Re: [PATCH v2 00/20] vfio/pci: Add CXL Type-2 device passthrough support
From: Dan Williams
Date: Tue Apr 14 2026 - 00:09:41 EST
Forgive me if any of the commentary below was already hashed out in the
v1 discussion. Your excellent changelog notes make catching up much
easier, thanks!
mhonap@ wrote:
> From: Manish Honap <mhonap@xxxxxxxxxx>
>
> CXL Type-2 accelerators (e.g. CXL.mem-capable GPUs) cannot be passed
> through to virtual machines with stock vfio-pci because the driver has
> no concept of HDM decoder management, DPA region exposure, or component
> register emulation. This series wires all of that into vfio-pci-core
> behind a new CONFIG_VFIO_CXL_CORE optional module, without requiring a
> variant driver.
>
> When a CXL Device DVSEC (Vendor ID 0x1E98, ID 0x0000) is detected at
> device open time, the driver:
>
> - Probes the HDM Decoder Capability block in the component registers
> and allocates a DPA region through the CXL subsystem. On devices
> where firmware has already committed a decoder, the kernel skips
> allocation and re-uses the committed range.
>
> - Builds a kernel-owned shadow of the HDM register block. The VMM
> reads and writes this shadow through a dedicated COMP_REGS VFIO
> region rather than touching the hardware directly. The kernel
> enforces CXL 3.1 bit-field rules: reserved bits, read-only bits,
> the COMMIT/COMMITTED latch, and the LOCK→0 reprogram path for
> firmware-committed decoders.
>
> - Exposes the DPA range as a second VFIO region (VFIO_REGION_SUBTYPE_CXL)
> backed by the kernel-assigned HPA. PTEs are inserted lazily on first
> page fault and torn down atomically under memory_lock during FLR.
I assume, or hope this means expose a CXL region as
VFIO_REGION_SUBTYPE_CXL, as DPA is a device-internal address space that
VFIO probably does not need to worry about. VFIO likely only needs to
care about system visible resource.
If / when interleaving arrives for CXL accelerators the 1:1 vfio-pci to
DPA to CXL region HPA association breaks. Ok, to assume 1:1 for now.
> - Intercepts writes to the CXL DVSEC configuration-space registers
> (Control, Status, Control2, Status2, Lock, Range Base) and replays
Range Base is ignored when global HDM Decoder Control is enabled. I
would hope that this enabling ditches CXL 1.x legacy wherever possible.
> them through a per-device vconfig shadow, enforcing RWL/RW1CS/RWO
> access semantics and the CONFIG_LOCK one-shot latch.
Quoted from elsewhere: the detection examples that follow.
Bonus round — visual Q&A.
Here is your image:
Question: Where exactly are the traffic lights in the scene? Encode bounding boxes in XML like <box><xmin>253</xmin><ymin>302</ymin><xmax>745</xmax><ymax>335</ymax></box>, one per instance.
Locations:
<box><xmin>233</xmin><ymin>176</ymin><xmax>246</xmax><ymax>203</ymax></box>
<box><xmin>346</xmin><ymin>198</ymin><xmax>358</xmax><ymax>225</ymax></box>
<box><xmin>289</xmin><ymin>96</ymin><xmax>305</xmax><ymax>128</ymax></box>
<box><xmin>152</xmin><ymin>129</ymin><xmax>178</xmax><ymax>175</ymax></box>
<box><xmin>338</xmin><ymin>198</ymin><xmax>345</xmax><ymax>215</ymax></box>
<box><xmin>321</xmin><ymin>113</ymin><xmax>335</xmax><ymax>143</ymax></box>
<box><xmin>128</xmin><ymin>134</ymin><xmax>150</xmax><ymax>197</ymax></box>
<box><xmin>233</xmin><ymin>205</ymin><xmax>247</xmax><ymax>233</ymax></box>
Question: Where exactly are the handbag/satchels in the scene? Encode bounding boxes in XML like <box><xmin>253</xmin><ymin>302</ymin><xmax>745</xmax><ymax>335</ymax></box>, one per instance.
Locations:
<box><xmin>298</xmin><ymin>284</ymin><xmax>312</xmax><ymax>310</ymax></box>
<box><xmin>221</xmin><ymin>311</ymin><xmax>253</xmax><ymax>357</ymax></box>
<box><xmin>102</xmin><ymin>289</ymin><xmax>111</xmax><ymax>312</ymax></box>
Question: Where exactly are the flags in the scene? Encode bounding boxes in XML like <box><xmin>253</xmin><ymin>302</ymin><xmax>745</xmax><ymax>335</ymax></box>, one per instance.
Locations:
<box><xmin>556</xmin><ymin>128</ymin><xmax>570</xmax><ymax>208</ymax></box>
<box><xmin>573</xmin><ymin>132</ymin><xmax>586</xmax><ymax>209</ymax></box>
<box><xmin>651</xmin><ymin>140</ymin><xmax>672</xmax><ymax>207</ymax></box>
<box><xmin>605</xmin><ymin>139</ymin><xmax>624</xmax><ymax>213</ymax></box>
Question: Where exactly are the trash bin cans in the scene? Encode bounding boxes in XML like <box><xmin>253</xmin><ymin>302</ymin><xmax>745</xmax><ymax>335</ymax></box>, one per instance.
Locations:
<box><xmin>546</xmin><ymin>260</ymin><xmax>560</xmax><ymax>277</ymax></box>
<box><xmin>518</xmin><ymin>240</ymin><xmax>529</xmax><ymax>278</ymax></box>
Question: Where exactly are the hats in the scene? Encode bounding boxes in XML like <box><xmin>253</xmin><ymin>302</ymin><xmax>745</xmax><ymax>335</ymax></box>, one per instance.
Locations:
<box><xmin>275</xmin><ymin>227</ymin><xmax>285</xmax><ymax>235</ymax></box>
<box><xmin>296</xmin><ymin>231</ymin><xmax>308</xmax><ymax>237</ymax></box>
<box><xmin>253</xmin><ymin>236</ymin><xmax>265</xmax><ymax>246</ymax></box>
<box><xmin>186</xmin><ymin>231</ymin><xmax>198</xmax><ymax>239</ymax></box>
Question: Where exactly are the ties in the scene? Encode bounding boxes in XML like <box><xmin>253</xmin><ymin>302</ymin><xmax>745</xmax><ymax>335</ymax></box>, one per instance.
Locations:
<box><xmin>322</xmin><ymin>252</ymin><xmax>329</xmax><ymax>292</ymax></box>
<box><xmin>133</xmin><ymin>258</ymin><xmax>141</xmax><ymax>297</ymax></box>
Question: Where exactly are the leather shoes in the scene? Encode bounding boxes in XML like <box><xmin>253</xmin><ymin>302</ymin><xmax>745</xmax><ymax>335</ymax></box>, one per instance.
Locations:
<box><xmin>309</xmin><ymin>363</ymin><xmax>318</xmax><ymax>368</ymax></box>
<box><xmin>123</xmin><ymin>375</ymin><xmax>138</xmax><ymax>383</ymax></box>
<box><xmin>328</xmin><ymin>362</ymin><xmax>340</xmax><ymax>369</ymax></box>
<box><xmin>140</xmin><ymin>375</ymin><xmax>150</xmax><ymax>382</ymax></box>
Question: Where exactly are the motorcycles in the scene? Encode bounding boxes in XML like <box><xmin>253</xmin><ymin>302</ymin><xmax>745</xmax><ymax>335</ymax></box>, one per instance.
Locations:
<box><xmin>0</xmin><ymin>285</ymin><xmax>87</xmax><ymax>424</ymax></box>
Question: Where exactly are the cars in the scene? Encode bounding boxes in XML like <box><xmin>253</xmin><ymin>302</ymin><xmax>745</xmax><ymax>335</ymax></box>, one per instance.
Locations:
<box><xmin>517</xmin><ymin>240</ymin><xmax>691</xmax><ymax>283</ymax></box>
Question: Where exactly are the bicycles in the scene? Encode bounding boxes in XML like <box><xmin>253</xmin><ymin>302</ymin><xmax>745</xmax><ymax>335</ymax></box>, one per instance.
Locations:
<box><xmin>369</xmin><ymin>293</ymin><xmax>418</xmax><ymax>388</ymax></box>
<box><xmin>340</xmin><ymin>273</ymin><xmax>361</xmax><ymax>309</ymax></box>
Linux should have no need to ever trigger CXL register bit locks. That
is only for firmware to make changes immutable if the firmware has
requirements that nothing moves for its own purposes.
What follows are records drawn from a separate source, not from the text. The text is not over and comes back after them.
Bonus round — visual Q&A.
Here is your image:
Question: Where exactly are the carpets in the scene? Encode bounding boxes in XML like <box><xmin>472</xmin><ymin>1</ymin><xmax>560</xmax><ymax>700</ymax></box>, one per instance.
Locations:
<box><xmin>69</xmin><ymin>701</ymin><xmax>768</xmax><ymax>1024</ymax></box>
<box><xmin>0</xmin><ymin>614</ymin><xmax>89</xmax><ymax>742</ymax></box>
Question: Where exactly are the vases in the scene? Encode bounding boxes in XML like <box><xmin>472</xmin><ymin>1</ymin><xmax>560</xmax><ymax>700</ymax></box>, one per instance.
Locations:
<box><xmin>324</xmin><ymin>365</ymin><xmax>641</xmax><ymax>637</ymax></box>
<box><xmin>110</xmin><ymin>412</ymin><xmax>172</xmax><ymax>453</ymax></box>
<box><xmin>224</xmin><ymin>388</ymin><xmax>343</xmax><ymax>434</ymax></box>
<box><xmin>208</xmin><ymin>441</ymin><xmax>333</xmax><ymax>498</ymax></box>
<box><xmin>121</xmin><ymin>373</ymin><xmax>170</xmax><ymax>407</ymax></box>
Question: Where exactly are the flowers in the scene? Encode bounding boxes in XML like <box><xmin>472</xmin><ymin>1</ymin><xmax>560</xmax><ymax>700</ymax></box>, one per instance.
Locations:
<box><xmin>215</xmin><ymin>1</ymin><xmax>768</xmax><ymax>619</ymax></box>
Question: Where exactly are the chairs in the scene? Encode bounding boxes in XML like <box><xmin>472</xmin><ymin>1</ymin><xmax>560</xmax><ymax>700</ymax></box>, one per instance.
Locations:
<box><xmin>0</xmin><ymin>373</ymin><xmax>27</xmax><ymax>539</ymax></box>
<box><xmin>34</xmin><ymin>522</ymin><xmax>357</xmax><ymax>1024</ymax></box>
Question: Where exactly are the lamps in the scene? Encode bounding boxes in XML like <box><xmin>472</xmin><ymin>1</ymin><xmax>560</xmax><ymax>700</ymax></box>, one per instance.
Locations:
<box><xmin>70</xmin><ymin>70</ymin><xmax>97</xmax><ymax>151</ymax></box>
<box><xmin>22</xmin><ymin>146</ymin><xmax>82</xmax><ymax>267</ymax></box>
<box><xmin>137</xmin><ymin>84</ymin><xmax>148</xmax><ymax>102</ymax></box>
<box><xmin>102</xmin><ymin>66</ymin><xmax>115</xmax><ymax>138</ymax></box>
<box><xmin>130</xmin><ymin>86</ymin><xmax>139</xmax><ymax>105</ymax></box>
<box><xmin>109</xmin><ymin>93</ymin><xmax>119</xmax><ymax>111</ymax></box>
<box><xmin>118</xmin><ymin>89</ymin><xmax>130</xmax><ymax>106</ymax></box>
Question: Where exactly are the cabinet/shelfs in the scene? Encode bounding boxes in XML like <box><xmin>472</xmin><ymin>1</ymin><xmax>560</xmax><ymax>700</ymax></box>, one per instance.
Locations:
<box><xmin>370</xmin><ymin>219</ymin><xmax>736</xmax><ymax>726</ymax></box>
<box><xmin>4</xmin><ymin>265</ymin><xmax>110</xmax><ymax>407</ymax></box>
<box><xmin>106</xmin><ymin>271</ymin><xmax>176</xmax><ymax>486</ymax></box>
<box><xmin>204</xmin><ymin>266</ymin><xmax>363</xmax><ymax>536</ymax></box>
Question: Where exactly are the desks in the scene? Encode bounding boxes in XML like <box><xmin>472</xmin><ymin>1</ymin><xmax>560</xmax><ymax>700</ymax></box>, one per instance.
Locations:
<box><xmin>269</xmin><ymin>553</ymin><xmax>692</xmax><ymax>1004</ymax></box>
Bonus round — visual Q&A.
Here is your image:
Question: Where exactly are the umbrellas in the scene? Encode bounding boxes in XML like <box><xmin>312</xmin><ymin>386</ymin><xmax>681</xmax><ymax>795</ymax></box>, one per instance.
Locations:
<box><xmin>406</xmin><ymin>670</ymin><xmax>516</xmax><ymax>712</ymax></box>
Now, it makes sense to configure the vCXL device to be locked at setup,
but I do not currently see the use case for the vBIOS to mutate and lock
the configuration.
[..]
> - Includes selftests
Yay!
> covering device detection, capability parsing,
> region enumeration, HDM register emulation, DPA mmap with page-fault
> insertion, FLR invalidation, and DVSEC register emulation.
>
> The series is applied on top of the cxl/next branch using the base
> specified at the end of this cover letter plus Alejandro's v23 Type-2
> device support patches [1].
One of the sticking points of the accelerator series has been how many
details of the CXL core internal object lifetime leak out.
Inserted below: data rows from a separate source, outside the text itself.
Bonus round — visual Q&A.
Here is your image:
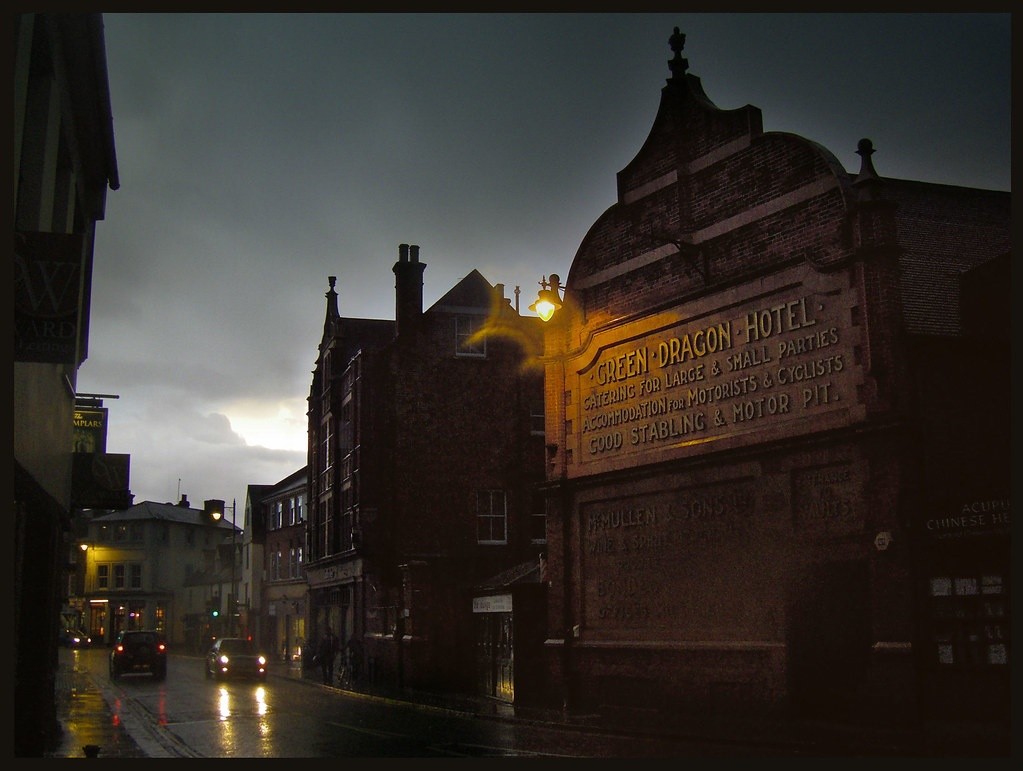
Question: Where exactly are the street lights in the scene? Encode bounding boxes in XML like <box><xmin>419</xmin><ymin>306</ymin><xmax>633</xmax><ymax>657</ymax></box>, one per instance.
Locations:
<box><xmin>209</xmin><ymin>499</ymin><xmax>236</xmax><ymax>636</ymax></box>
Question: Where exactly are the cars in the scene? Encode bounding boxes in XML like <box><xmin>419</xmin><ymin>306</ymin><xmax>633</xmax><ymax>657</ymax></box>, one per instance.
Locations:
<box><xmin>109</xmin><ymin>631</ymin><xmax>168</xmax><ymax>681</ymax></box>
<box><xmin>205</xmin><ymin>637</ymin><xmax>267</xmax><ymax>681</ymax></box>
<box><xmin>59</xmin><ymin>628</ymin><xmax>92</xmax><ymax>649</ymax></box>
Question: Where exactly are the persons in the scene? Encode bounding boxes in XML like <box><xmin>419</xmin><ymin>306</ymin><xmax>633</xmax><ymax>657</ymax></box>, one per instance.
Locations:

My hope / thought experiment is that the initial version of this
enabling only needs to facilitate getting a VMM established CXL region
into a guest. With that VFIO only needs is the CXL region HPA and MMIO
layout so that CXL registers can be trapped and non-CXL registers can be
direct mapped.
> Series structure
> ================
>
> Patches 1-5 extend the CXL subsystem with the APIs vfio-pci needs.
>
> Patches 6-8 add the vfio-pci-core plumbing (UAPI, device state,
> Kconfig/build).
>
> Patches 9-15 implement the core device lifecycle: detection, HDM
> emulation, media readiness, region management, DPA region, and DVSEC
> emulation.
>
> Patches 16-18 wire everything together at open/close time and
> populate the VFIO ioctl paths.
>
> Patches 19-20 add documentation and selftests.
>
> Changes since v1
> ================
[..]
> HDM API simplification (patch 1)
>
> v1 exported cxl_get_hdm_reg_info() which returned a raw struct with
> offset and size fields. v2 replaces it with cxl_get_hdm_info() which
> uses the cached count already populated by cxl_probe_component_regs()
> and returns a single struct with all HDM metadata, removing the need
> for callers to re-read the hardware.
What is the accelerator use case to support multiple CXL regions per
device?
In other words, it feels ambitious to support that while simultaneously
kicking the "interleave" question down the road. If we are going for
initial simplicity that also means single region to start.
> cxl_await_range_active() split (patch 4)
>
> cxl_await_media_ready() requires a CXLMDEV mailbox register, which
> Type-2 accelerators may not have. v2 splits out cxl_await_range_active()
> so the HDM range-active poll can be used independently of the media
> ready path.
This feels like a detail vfio-pci does not need to worry about. The core
knows that the device does not have a mailbox and the core knows it
needs to await range ready when probing HDM. Something is broken if
vfio-pci needs to duplicate this part of the setup.
> LOCK→0 transition in HDM ctrl write emulation (patch 11)
>
> v1 did not handle the case where a guest tries to clear the LOCK bit
> to reprogram a firmware-committed decoder. v2 allows this transition
> and re-programs the hardware accordingly.
? Guest has no ability to manipulate Host HPA mappings. A protocol for a
guest to work with a host to remap HPA does not sound like a v1
requirement. This would be equivalent to a guest asking to move a host
PCI BAR.